Sometimes life can feel like a never-ending cycle of trying to remember your password, failing to remember your password, resetting your password — only to forget it again next time you want to sign-in.

Single sign-on solutions (SSOs, for shorthand) offer a potential solution to the password-weary public, allowing consumers to use a single sign-in credential to access their myriad online services.

SSOs are also important to digital marketers who rely on user sign-ins to track consumer behavior and use it to target ads and assess the performance of their campaigns. Handy as they are, SSOs have their downsides. Here, we explain what SSOs are, how they work and their implications for the digital marketing industry.

What are SSOs?

SSOs first gained popularity in the workplace as a convenient way for companies to handle cybersecurity. Instead of having employees sign-in to all the different tech platforms they use in a day — such as Slack, Salesforce, Outlook, etc. — employees can use one sign-in credential to access all of the platforms they need for work. Companies such as Okta, Oracle and SecureAuth all offer single sign-on identity solutions.

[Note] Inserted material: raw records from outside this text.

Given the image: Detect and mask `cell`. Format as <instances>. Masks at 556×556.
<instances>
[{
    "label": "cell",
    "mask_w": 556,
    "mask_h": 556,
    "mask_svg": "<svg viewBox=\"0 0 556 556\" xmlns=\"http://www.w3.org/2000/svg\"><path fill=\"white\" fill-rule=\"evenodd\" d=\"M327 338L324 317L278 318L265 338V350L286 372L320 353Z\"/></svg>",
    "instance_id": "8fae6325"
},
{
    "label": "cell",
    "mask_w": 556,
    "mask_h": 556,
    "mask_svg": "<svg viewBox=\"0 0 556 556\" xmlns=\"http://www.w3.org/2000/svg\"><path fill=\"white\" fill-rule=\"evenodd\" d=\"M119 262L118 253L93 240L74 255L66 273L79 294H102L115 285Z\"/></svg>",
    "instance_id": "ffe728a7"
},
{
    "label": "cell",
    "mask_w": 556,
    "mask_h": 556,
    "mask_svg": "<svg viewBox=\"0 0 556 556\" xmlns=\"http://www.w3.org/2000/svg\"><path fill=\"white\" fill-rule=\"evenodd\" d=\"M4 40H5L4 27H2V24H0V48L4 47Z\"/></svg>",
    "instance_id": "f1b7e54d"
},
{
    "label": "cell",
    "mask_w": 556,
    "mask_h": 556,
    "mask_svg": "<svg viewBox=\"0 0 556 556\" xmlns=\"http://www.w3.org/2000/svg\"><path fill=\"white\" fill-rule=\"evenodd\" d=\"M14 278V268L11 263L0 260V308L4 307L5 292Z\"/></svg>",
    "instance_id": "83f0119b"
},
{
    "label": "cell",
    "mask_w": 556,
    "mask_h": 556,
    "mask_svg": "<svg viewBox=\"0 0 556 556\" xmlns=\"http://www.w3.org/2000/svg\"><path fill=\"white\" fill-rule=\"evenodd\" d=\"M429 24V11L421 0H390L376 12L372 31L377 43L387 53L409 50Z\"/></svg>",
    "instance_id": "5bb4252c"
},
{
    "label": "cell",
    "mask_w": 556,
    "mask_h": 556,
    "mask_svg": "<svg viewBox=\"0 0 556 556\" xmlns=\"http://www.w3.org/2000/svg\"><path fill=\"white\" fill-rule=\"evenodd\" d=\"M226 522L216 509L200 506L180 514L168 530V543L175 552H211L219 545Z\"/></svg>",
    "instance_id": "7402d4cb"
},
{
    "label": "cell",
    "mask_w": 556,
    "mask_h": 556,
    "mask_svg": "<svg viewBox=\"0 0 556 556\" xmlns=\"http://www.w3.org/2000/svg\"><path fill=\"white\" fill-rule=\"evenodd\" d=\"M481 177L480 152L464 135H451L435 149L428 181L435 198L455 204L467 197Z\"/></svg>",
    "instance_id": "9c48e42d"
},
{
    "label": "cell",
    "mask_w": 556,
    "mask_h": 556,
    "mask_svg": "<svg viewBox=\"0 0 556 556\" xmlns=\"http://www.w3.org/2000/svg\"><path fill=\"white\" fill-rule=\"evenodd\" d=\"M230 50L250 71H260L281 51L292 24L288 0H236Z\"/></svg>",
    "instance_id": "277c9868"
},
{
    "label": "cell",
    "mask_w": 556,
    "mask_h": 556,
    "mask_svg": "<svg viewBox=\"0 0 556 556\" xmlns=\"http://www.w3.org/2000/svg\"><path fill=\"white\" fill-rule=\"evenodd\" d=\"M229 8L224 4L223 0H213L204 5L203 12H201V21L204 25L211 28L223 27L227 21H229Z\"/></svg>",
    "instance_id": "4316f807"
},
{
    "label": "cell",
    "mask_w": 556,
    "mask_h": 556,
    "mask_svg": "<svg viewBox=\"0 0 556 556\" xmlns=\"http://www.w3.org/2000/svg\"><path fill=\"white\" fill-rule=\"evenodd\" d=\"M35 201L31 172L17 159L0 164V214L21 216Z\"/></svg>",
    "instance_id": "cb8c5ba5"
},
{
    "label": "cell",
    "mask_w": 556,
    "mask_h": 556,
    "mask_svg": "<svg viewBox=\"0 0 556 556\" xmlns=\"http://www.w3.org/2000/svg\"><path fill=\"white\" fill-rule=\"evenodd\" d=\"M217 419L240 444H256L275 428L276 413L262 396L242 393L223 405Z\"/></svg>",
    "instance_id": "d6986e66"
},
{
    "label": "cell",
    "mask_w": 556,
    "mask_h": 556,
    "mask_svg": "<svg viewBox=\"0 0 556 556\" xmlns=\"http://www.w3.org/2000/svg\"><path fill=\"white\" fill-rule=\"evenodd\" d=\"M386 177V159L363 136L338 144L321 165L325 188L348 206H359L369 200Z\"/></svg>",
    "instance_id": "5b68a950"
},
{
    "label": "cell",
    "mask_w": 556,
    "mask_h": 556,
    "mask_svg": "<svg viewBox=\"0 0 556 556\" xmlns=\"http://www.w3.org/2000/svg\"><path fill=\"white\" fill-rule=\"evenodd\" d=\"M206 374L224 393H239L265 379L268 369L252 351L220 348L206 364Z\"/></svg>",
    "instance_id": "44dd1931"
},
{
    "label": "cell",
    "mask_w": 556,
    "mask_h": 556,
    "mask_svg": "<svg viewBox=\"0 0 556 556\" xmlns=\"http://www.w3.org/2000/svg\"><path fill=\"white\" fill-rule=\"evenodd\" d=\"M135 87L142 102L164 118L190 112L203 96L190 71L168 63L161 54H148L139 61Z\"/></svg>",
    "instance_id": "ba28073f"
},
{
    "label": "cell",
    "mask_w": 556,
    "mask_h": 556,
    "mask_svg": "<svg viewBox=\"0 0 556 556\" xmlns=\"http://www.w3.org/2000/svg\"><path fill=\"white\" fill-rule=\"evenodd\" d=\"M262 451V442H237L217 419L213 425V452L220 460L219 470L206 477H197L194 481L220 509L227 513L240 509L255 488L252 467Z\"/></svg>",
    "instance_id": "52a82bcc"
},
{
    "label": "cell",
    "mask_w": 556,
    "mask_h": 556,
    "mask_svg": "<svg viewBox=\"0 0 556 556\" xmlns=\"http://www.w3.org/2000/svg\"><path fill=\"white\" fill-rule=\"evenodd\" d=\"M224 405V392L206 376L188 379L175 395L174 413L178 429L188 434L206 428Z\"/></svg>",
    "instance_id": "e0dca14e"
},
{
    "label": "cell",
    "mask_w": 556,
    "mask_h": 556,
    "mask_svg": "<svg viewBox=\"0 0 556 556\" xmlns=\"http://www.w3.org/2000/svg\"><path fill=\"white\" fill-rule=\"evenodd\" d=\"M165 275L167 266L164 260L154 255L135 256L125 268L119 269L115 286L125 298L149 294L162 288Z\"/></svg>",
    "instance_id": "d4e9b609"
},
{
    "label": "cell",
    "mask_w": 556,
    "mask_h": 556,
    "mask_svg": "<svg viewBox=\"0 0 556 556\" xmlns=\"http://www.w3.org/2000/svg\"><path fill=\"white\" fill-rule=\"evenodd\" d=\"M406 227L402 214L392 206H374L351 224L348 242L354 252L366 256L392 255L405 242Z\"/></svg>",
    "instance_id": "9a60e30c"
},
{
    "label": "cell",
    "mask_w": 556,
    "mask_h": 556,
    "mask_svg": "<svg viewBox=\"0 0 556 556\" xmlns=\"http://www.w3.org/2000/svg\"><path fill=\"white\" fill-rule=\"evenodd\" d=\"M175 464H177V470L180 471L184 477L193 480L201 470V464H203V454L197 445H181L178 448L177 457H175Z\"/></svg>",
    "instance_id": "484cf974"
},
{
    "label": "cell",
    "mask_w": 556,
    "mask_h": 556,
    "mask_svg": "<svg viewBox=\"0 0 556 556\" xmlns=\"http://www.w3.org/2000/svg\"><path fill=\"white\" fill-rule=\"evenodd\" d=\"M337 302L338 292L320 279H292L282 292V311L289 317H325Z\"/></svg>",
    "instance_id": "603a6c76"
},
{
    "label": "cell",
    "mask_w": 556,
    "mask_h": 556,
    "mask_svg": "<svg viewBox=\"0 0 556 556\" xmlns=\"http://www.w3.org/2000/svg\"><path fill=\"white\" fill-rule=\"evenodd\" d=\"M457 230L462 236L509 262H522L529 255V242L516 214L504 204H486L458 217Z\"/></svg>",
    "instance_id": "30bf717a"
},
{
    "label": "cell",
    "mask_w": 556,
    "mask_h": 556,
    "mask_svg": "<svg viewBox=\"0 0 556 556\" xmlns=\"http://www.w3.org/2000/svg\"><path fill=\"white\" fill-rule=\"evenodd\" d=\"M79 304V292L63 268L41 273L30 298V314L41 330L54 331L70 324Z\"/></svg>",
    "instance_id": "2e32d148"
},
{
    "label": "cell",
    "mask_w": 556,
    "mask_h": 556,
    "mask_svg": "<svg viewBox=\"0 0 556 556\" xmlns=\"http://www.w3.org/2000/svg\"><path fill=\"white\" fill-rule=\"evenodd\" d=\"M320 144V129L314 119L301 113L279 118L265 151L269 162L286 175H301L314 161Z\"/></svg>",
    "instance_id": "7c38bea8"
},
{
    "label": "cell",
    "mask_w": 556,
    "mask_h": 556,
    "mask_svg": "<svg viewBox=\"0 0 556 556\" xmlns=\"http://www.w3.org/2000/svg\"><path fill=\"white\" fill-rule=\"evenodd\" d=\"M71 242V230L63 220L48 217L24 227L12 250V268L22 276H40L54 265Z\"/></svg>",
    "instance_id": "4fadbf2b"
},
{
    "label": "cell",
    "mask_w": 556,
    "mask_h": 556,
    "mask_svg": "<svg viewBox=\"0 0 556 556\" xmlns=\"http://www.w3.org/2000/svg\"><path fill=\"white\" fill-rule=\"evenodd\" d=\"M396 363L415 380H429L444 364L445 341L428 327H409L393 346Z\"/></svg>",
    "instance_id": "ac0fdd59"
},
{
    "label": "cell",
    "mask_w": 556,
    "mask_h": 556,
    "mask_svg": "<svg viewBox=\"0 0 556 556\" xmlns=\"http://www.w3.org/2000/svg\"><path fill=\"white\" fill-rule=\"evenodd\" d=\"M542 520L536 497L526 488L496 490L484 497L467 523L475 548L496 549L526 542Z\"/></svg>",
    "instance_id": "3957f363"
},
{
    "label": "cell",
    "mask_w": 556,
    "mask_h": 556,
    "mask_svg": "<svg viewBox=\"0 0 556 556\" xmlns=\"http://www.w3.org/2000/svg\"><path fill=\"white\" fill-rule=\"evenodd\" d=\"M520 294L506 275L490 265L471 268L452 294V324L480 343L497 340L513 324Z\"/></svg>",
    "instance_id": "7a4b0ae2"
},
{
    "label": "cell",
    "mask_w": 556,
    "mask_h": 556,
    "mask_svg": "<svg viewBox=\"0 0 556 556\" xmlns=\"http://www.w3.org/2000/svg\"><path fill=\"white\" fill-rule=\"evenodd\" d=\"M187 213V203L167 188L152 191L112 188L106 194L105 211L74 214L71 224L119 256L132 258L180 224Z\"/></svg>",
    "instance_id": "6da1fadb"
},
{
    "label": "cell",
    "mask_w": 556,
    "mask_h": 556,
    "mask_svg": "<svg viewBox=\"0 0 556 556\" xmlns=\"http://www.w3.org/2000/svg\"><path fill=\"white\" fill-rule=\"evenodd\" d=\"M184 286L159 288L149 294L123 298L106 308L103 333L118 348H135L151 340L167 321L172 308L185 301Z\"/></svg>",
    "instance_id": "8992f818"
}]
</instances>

The concept has gained prominence on the consumer internet, too. For years, consumers have been able to use their Facebook and Google accounts to sign-in to various websites and services. More recently, Apple allowed iPhone users to sign in to apps using their Apple IDs.

The appeal of SSOs is convenience. With them, consumers don’t need to create a new profile from scratch every time they sign up for a new service. They also don’t need to remember so many passwords.

How do SSOs affect marketing?

SSOs have been heralded by some as a potential solution to the gradual pivot away from third-party tracking cookies, the tiny pieces of software that brands have used for decades to collect data about consumers and target them with ads.

Cookies allow brands to assess consumer behavior across different web properties. Without them, brands will have less insight into consumer behavior and the performance of their own ad campaigns, leaving a huge void in the industry. And though Google recently reversed course on its plan to deprecate cookies in its Chrome web browser, the marketing industry continues to build for a future where cookies are less significant.

SSOs can, in theory, help solve for this by giving marketers insight into customers’ activities across the web. If a person uses the same SSO to sign into various websites, all of their activity is tied to that login, allowing marketers to build a robust profile of that consumer’s browsing and consumption habits.

But like many of the proposed cookie alternatives, SSOs are not without some shortcomings.

Are all SSOs created equal?

Not necessarily.

Certain SSOs can further consolidate data, and thus power, in the hands of a few behemoth tech companies, which allow users one-click access to a wide range of applications via their respective platforms.

But in some cases this cedes power to those tech giants who already control the vast majority of advertising in both the U.S. and worldwide, causing many to complain that their success comes at the expense of small publishers and innovation in the industry. With their SSO authentications, these large tech companies could gobble up even more data from publishers, giving them insight into consumer behavior across a wide range of websites and potentially an even greater stranglehold on the industry.

What are the alternatives?

A better alternative is for publishers to use SSOs that still allow the publisher to collect first-party data of users on their website. It’s an email login powered by a SSO, but still allows publishers to create a direct relationship with their user.

One such solution is The Trade Desk’s SSO, OpenPass, which allows audiences to share their email addresses directly with publishers. Advertisers can use alternative identifiers to activate these audiences across different websites on the open internet, creating more relevant ad experiences and helping publishers better monetize their content. The net result is a privacy-conscious method for collecting data and tracking campaign performance. In effect, it’s an SSO for the open internet that is superior to third-party cookies while allowing publishers and advertisers control of their own data.


The Current is owned and operated by The Trade Desk, Inc.